Hiroshima

“What has kept the world safe from the bomb since 1945 has not been deterrence, in the sense of fear of specific weapons, so much as it’s been memory. The memory of what happened at Hiroshima.”
~John Hersey, writing in “Hiroshima.”

August 6th is the anniversary of the U.S. atomic bombing of Hiroshima, Japan. Pacifica Radio Archives commemorates the anniversary every year with a live recording of the radio adaptation of John Hersey’s Hiroshima, arguably the most famous work of the Pulitzer Prize winning novelist and reporter. An account of the bombing of Hiroshima in 1945 as told from the perspective of six survivors, it is written in a stark, objective voice that manages to be precise and all the more vivid for its understatement of events. A profoundly influential work, Hiroshima has long since been established as one of the classic accounts of the Second World War. This week, on From the Vault, we’ll here excerpts of Pacifica Radio Archives radio adaptation of John Hersey’s masterpiece.
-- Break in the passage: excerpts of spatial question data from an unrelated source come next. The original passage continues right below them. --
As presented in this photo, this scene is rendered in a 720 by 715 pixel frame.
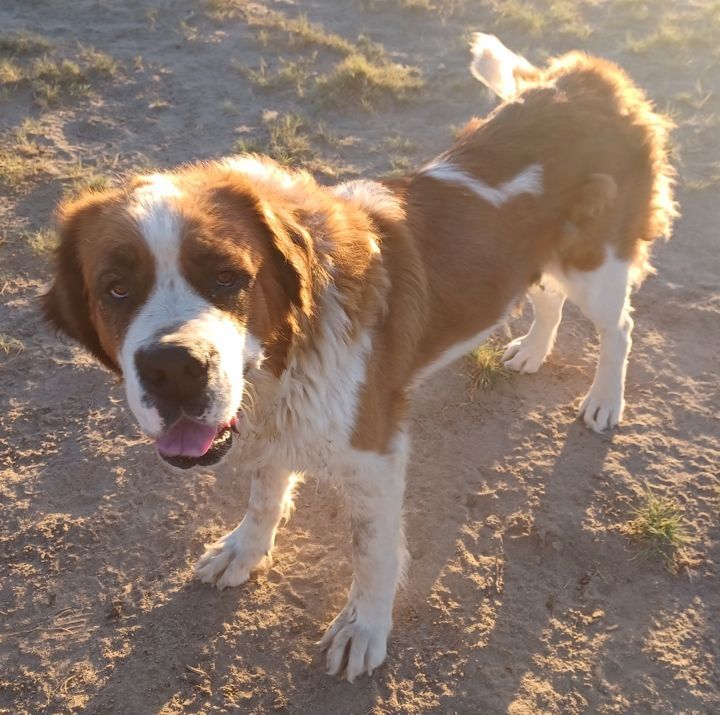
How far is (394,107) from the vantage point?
276 inches

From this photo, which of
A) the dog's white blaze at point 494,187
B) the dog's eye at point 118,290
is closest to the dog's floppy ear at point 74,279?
the dog's eye at point 118,290

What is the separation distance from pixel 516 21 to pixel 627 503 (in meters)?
7.35

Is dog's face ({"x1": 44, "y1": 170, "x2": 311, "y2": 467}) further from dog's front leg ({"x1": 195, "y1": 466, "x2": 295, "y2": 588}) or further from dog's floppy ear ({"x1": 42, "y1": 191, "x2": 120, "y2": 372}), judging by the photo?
dog's front leg ({"x1": 195, "y1": 466, "x2": 295, "y2": 588})

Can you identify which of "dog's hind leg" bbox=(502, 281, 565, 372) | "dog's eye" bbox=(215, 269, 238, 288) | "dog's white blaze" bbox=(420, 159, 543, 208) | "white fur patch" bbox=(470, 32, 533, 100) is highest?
"white fur patch" bbox=(470, 32, 533, 100)

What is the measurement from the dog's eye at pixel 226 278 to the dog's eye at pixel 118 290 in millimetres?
281

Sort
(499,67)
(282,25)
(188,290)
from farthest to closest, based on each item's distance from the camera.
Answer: (282,25)
(499,67)
(188,290)

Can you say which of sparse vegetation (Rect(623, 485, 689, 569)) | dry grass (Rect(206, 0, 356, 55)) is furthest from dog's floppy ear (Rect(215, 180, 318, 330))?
dry grass (Rect(206, 0, 356, 55))

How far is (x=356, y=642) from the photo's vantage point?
2.72 metres

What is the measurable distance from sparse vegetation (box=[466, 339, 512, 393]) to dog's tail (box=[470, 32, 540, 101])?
1.50 metres

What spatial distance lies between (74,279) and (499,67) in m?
2.81

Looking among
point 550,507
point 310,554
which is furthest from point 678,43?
point 310,554

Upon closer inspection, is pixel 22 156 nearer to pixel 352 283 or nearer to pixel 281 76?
pixel 281 76

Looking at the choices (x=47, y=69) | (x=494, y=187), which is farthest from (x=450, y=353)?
(x=47, y=69)

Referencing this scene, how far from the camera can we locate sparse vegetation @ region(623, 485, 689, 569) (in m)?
3.15
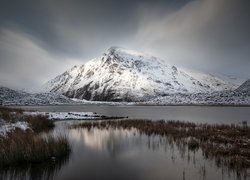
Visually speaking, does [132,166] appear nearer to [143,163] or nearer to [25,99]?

The original radio adaptation of John Hersey’s Hiroshima stars Tyne Daly, Ruby Dee and Roscoe Lee Brown, Daniel Benzali, Roscoe Lee Browne, Esther K. Chae, Michael Chinyamurindi, Tony Plana, Jeanne Sakata, Chris Toshima and John Valentine. Produced by Brian DeShazor and Mark Torres, in association with Artists United and The Feminist Majority. Adapted for radio by John Valentine. Directed by Michael Haney. Music by Mark Snow.

But first we begin with an excerpt of a Boston University speech by Howard Zinn from November 11th, 2009 on American “Holy Wars.” In this talk, Zinn scours the American war record in search of a “good war” or “justifiable war.”

*The Pacifica Radio Archives’ recording of John Hersey’s “Hiroshima” received a National Federation of Community Broadcasters Special Merit Award in the Radio Drama category.